The calculated power input is \(16.0 \, kW\), which corresponds to option (d). Therefore, the correct answer is: \((d) \, 16.0 \, kW\)

Key concepts

Isentropic Work Calculation

Understanding the isentropic work calculation in a pump involves grasping how work relates to the change in fluid's state without any entropy change (hence isentropic). The key to solving problems like the textbook exercise is to identify the correct physical properties to use. For incompressible fluids, such as liquid water, the specific volume (\(v\)) does not change significantly with pressure, simplifying our calculation.

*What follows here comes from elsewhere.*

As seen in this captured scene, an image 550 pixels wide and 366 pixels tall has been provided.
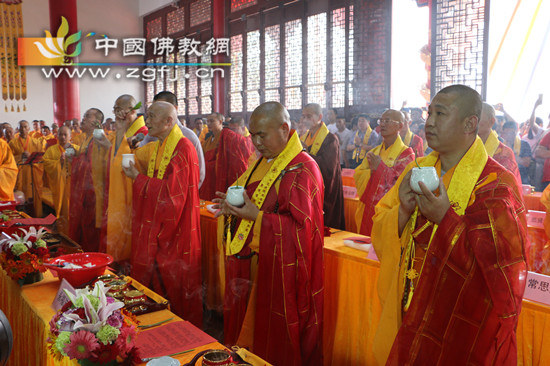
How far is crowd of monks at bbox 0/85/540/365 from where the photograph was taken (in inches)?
60.7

To calculate the work done by the pump, you first find the change in specific enthalpy (\(\Delta h\)) using the formula \(\Delta h = h_{2} - h_{1} = v(P_{2} - P_{1})\), where \(h_1\) and \(h_2\) represent the specific enthalpies at the initial and final pressures \(P_1\) and \(P_2\). Since this is an isentropic process, the isentropic work done is equal to the change in specific enthalpy.

Enthalpy Change

Enthalpy change (\(\Delta h\)) signifies the total energy change of the fluid as work is done on it without any heat transfer to the environment. In our textbook case, we deal with water, an almost incompressible fluid; thus, the change in volume is negligible, making our \(\Delta h\) calculation straightforward. By multiplying the specific volume (\(v\)) by the difference in pressures (\(P_{2} - P_{1}\)), you can find the enthalpy change directly, translated into work done per unit mass. Remember to convert pressure into the same units as specific volume for consistency; here, we convert megapascals to kilojoules per kilogram, the standard units for enthalpy change.

Specific Volume

Specific volume is an intrinsic property of substances, representing the volume occupied by a unit mass of a substance (\(\mathrm{m}^3/\mathrm{kg}\)). In the context of our pump operation question, we used the specific volume (\(v\)) of liquid water, which we approximated as a constant value due to the incompressible nature of liquids under high pressure. This allows for a simplified approach when making calculations for the work done during compression. The specific volume is critical as it directly influences the enthalpy change and the work done during the isentropic process.

Mass Flow Rate

Mass flow rate is the amount of mass flowing through a cross-section per unit time (\(\mathrm{kg}/\mathrm{min}\)). Calculating mass flow rate in our exercise was essential to find the pump's power input. To get from specific volume to mass flow rate, we applied the formula\(Mass \, flow \, rate = \frac{Volume \, flow \, rate}{Specific \, volume}\), thus transforming volume flow (given in cubic meters per minute) to mass flow rate (how much mass passes in one minute). This conversion is crucial because the actual work we calculate should be considered per unit mass, and applying it to the entire mass flow gives us the power required.

Power Input Calculation

Power input calculation is ultimately what determines the energy requirement for the pump to operate at given conditions. After calculating the actual work per unit mass and knowing the mass flow rate, we determine the power input by multiplying them together. The unit conversion to kilowatts (\(kW\)) is the last but a crucial step, ensuring we match our final answer to the common units of power. The formula\(Power \, input = W_{actual} \times Mass \, flow \, rate\) helps us conclude that a higher flow rate or more work per unit mass would proportionally increase the power input necessary for the pump to function, as seen in the textbook problem's solution.